> **WORK INSTRUCTIONS**:
Can you render the lines of the items, from the line containing "Of the provided options" through the last line of the items, as a Markdown table with columns Row and Text, numbering each row and leaving out blank lines?

> **DATASET EXTRACT**:

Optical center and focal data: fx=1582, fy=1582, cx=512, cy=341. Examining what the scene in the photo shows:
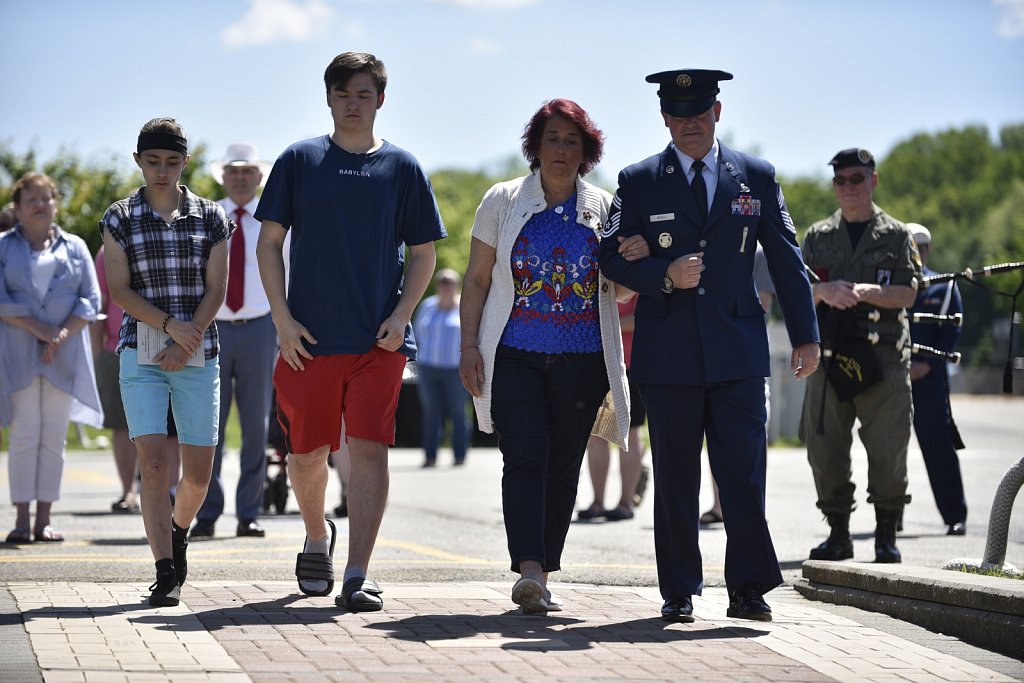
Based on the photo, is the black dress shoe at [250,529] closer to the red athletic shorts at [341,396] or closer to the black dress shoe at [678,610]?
the red athletic shorts at [341,396]

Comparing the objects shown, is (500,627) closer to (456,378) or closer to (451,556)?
(451,556)

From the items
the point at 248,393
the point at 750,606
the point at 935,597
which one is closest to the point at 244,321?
the point at 248,393

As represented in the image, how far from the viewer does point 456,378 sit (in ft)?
63.7

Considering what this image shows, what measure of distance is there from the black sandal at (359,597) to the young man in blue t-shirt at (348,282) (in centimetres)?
7

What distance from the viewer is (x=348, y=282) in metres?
6.90

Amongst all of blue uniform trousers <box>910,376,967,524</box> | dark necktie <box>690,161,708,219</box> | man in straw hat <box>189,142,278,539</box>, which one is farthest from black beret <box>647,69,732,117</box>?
blue uniform trousers <box>910,376,967,524</box>

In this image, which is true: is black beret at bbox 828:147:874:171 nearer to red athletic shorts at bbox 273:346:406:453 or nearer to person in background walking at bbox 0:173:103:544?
red athletic shorts at bbox 273:346:406:453

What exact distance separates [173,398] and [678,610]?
2434 mm

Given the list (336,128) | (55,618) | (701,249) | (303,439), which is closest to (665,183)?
(701,249)

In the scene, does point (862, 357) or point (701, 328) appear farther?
point (862, 357)

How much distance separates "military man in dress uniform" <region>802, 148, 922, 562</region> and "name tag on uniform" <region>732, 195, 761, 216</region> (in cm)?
233

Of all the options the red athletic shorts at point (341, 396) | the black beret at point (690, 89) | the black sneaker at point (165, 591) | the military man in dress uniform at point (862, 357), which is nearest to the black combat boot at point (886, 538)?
the military man in dress uniform at point (862, 357)

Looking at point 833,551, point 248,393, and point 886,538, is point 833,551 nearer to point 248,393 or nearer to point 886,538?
point 886,538

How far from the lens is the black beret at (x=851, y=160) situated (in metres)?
9.19
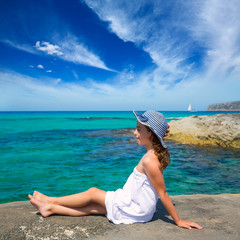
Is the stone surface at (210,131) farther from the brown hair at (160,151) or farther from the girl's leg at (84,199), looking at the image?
the girl's leg at (84,199)

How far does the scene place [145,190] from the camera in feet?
8.48

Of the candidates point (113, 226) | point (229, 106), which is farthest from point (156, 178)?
point (229, 106)

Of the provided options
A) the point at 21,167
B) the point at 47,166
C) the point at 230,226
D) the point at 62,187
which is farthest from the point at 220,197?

> **RESPONSE**:
| Row | Text |
|---|---|
| 1 | Of the provided options |
| 2 | A) the point at 21,167 |
| 3 | B) the point at 47,166 |
| 4 | C) the point at 230,226 |
| 5 | D) the point at 62,187 |
| 6 | which is farthest from the point at 220,197? |